[PATCH 02/18] xstat: Add a pair of system calls to make extended file stats available [ver #6]

Mon Jul 19 10:51:13 MDT 2010

On Mon, Jul 19, 2010 at 9:15 AM, David Howells <dhowells at redhat.com> wrote:
> Linus Torvalds <torvalds at linux-foundation.org> wrote:
>
>>  - that whole xstat buffer handling is just a mess. I think you
>> already fixed the "xstat_parameters" crud and just made it a simple
>> unsigned long and a direct argument,
>
> I was thinking more of an unsigned int argument, since it can't have more than
> 32 flags in it if it is also to work on 32-bit arches.

That's fine.

>> but the "buffer+buflen" thing is still disgusting.
>>
>>    Why not just leave a few empty fields at the end, and make the rule
>> be: "We don't just add random crap, so don't expect it to grow widely
>> in the future".
>
> Because it gets allocated on the kernel stack.  It's already 160 bytes, and
> expanding it will eat more kernel stack space.  Now, I can offset that by: (a)
> embedding it in struct kstat so that we allocate less stack space in xstat()
> overall, and (b) allocating kstat/xstat structs with kmalloc() rather than on
> the stack in all the stat syscalls.

Using implementation issues like that as a reason for some odd
interface that we'll have to live with for the next decades sounds
bad. It's basically a broken form of versioning, since if you end up
using buffer sizes, everybody will just use "sizeof()" except for some
random crazy developer that decides to re-use a buffer they use for
something else, and then use the size of that instead.

End result: the kernel gets passed in some random constant that
depends on just which version of glibc they were compiled against _or_
on just how crazy they were. And it all just encourages people to do
odd things. For example, the glibc developers, who love adding their
own random fields for crazy "forwards compatibility", will start
extending the xstat structure on their own and then just pass in the
larger size and emulate a few new fields à la that whole vfstat thing.
And then if/when we want to extend on it, we're screwed.

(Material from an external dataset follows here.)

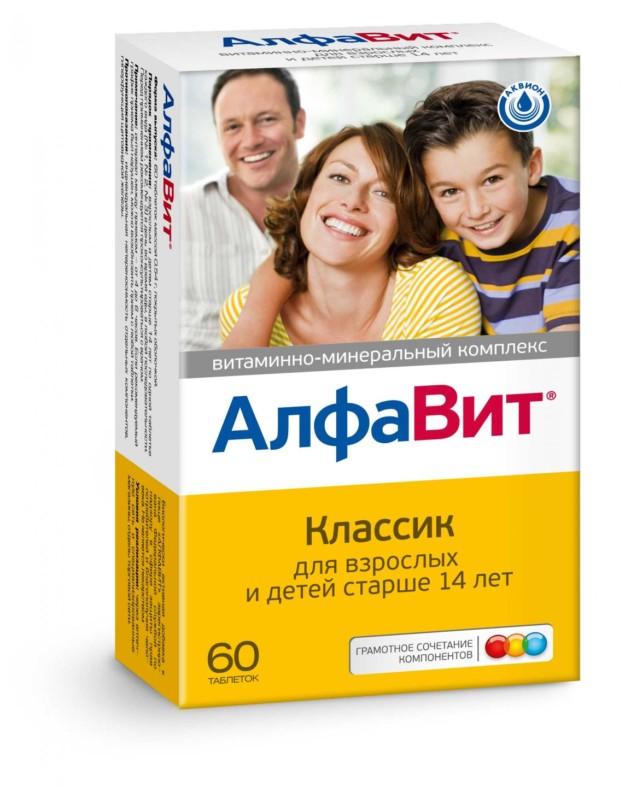АлфаВит Классик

So making it fixed is not only simpler, it avoids all the "I'm passing
in random integers" crud.

You don't need to allocate the whole thing inside the kernel anyway.
Quite the reverse. You probably want to continue using the kernel
"kstat" interface with some extensions. That's the point of kstat,
after all - allowing the filesystem interfaces to share _one_
interface rather than having new interfaces at the VFS level for every
damn new stat implementation we have to do for user space.

In short, your stack space usage is all totally bogus. You should copy
the kstat to the user xstat one field at a time, and NOT allocate an
xstat on the kernel stack at all. There is no advantage to using
"memcpy_to_user()" (after having filled in the kernel struct one field
at a time) over just filling in the user struct directly.

Just do "access_ok() + several __put_user() calls", in other words.

I think you wanted to use "memcpy_to_user()" just because you had that
broken "bufsize" argument to begin with. If you get rid of the
bufsize, you also get rid of the potential for partial structures, and
all the reasons to use memcpy go away.

Just do the obvious thing.

>>  - you use "long long" all over the place. Don't do that. If you want
>> a fixed size, say so, and use "u64/s64". That's the _real_ fixed size,
>> and "long long" just _happens_ to be the same size on all current
>> architectures.
>
> I was following struct stat/stat64 in arch/x86/include/asm/stat.h which do the
> same.  Also, if this is going to be seen by userspace, isn't it better to use
> uint32_t and suchlike?

The arch/x86/include/asm stuff isn't trying to be the same image on
different architectures, it's just x86[-64]-specific. But if you want
to have a cross-architectural thing, you want to use
cross-architectural types. Don't use "long long".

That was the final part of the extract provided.